その後、中国では「台湾弁公室」の報道官が、台湾は「チェスのコマ」どころか、「捨てられたコマ」になるだろう、という類の情報を流している。

米国の歴史的な姿勢

 なお、米国の台湾防衛への基本的立場を振り返っておきたい。

米国政府は、台湾との間に外交関係がないにもかかわらず、「台湾関係法」(1979年4月10日)という国内法を議会主導の下で通過させ、この国内法上、実質的に台湾に防禦的性格の武器を供与することをコミットしている。

 「平和手段以外によって、台湾の将来を決定しようとする試みは、ボイコット、封鎖を含むいかなるものであれ、西太平洋地域の平和と安全に対する脅威であり、合衆国の重大関心事と考える」(第2条)、というのは、終始変わらぬ米国の立場を記述したものである。

 武器供与を含め、米台間で具体的にいかなる対中戦略・戦術がとられているかについては、一般に公開されていない。

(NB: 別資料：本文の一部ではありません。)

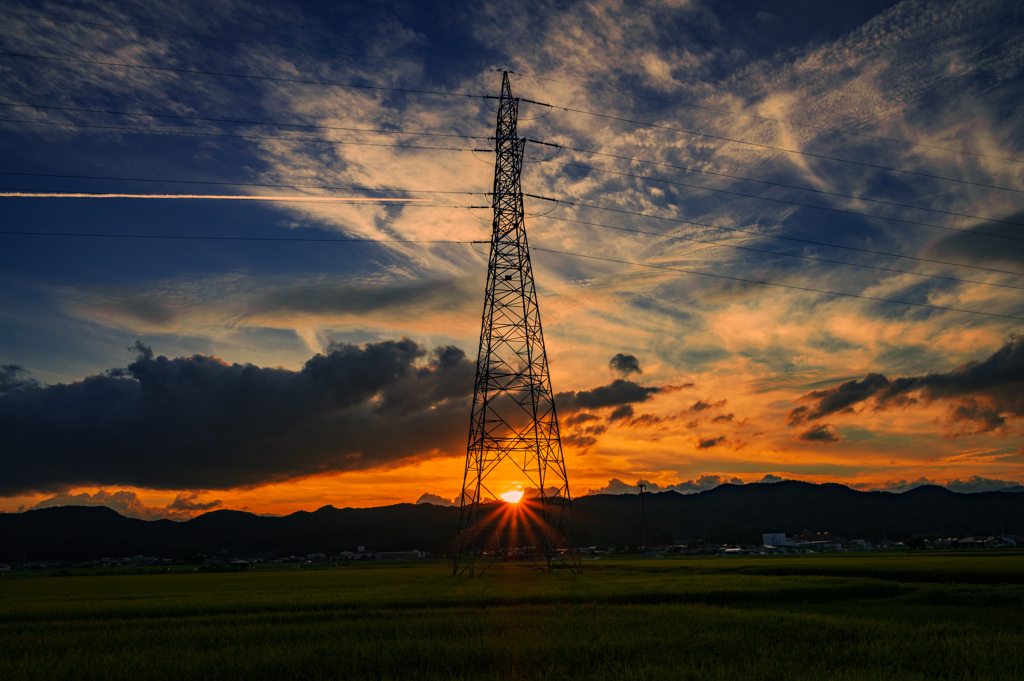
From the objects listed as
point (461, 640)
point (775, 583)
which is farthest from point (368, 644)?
point (775, 583)

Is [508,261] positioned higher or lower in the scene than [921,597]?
higher

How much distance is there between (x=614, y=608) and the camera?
30.6 m

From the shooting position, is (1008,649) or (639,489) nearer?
(1008,649)

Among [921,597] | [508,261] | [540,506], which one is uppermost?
[508,261]

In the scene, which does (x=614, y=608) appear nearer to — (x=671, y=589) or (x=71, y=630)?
(x=671, y=589)

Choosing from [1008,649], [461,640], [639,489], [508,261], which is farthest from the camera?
[639,489]

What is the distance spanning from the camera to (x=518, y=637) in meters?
22.1

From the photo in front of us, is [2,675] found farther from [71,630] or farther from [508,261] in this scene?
[508,261]

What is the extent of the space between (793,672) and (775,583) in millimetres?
28047

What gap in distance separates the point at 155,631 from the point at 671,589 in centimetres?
3103

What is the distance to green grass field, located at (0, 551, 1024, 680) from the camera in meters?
18.7

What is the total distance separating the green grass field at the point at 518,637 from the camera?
18719 millimetres

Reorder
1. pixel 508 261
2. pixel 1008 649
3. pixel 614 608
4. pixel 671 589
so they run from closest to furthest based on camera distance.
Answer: pixel 1008 649 → pixel 614 608 → pixel 671 589 → pixel 508 261

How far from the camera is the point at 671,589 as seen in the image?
38.9 metres
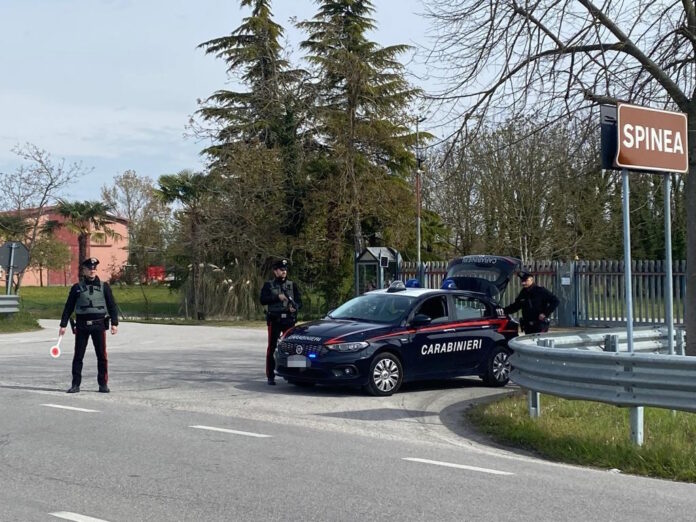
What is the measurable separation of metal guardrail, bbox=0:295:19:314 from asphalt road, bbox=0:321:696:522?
15.9 m

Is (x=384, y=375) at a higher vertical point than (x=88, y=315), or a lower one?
lower

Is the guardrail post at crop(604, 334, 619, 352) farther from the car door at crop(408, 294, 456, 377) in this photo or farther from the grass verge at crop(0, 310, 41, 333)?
the grass verge at crop(0, 310, 41, 333)

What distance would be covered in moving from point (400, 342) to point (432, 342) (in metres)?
0.62

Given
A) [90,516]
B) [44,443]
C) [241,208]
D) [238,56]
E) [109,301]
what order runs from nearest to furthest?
[90,516]
[44,443]
[109,301]
[241,208]
[238,56]

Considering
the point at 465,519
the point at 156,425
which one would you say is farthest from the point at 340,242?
the point at 465,519

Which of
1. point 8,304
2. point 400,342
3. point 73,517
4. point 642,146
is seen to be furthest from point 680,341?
point 8,304

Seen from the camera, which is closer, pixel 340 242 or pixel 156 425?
pixel 156 425

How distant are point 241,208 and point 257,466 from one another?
89.2ft

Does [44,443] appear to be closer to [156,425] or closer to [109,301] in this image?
[156,425]

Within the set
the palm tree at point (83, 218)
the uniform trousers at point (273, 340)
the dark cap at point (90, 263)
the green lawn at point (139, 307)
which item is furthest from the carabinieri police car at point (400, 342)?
the palm tree at point (83, 218)

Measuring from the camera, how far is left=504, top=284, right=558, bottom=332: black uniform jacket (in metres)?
14.2

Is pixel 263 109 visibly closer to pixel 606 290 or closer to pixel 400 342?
pixel 606 290

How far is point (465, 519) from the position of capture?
5.97 m

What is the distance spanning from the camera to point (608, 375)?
8680 millimetres
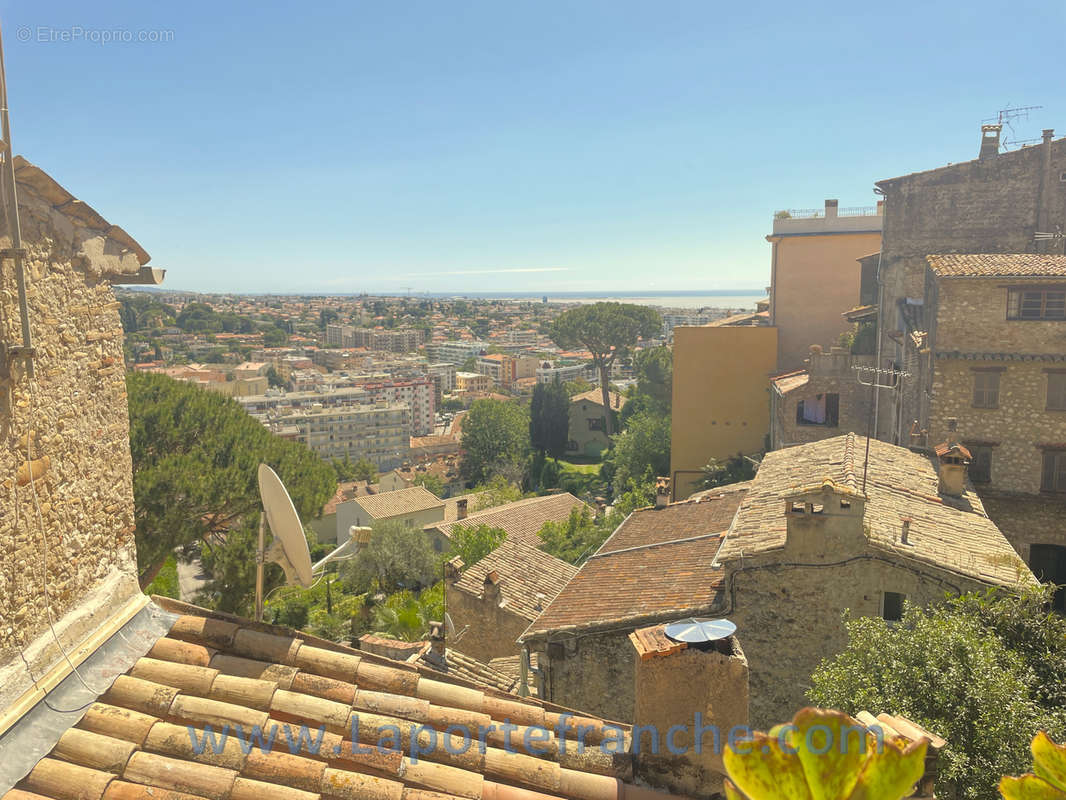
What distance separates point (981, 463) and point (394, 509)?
111 feet

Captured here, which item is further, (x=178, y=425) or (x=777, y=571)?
(x=178, y=425)

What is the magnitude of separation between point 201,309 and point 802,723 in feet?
653

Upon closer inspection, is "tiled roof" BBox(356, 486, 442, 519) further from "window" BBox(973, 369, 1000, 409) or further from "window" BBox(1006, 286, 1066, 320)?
"window" BBox(1006, 286, 1066, 320)

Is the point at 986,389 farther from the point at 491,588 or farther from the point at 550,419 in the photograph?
the point at 550,419

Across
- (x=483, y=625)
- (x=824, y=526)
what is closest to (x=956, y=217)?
(x=824, y=526)

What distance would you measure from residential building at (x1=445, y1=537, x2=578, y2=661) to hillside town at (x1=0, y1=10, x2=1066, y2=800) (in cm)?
8

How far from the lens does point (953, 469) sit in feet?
40.8

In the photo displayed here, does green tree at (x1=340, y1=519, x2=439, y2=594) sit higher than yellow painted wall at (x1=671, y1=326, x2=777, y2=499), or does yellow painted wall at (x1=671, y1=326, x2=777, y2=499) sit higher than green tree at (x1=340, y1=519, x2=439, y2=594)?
yellow painted wall at (x1=671, y1=326, x2=777, y2=499)

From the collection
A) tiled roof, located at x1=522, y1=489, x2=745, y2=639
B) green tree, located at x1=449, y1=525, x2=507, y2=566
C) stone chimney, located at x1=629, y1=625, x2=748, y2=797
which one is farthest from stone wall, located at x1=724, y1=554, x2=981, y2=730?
green tree, located at x1=449, y1=525, x2=507, y2=566

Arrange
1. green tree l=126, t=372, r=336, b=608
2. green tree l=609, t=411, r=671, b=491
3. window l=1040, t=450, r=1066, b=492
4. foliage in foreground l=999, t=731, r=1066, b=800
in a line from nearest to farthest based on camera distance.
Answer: foliage in foreground l=999, t=731, r=1066, b=800 < green tree l=126, t=372, r=336, b=608 < window l=1040, t=450, r=1066, b=492 < green tree l=609, t=411, r=671, b=491

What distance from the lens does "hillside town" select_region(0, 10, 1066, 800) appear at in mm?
3451

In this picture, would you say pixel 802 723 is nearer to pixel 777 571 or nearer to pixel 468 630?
pixel 777 571

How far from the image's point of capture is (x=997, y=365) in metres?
15.4

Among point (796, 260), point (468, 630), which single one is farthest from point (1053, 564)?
point (796, 260)
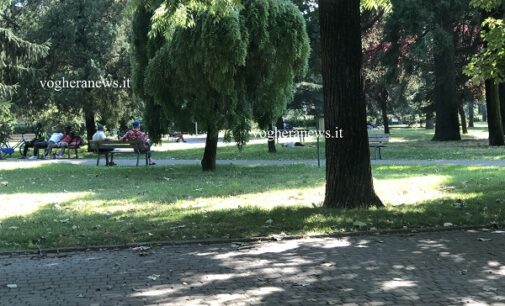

しかし、最近も米軍の特殊部隊が台湾本島において台湾軍との間で共通の軍事演習を行ったことが報じられており、米台間での緊密な軍事協力関係が維持・強化されていることがうかがえる。

 他方、「一つの中国」との立場を固持する中国は、頻繁に台湾周辺海域の中間線を越える海域に軍艦・軍用機を送り、台湾を恫喝している。

特に、最近は、台湾の離島「金門島」を囲む形で、この海域に軍艦を「常駐」させ、現状変更を試みていることは、強い警戒心を要する点である。』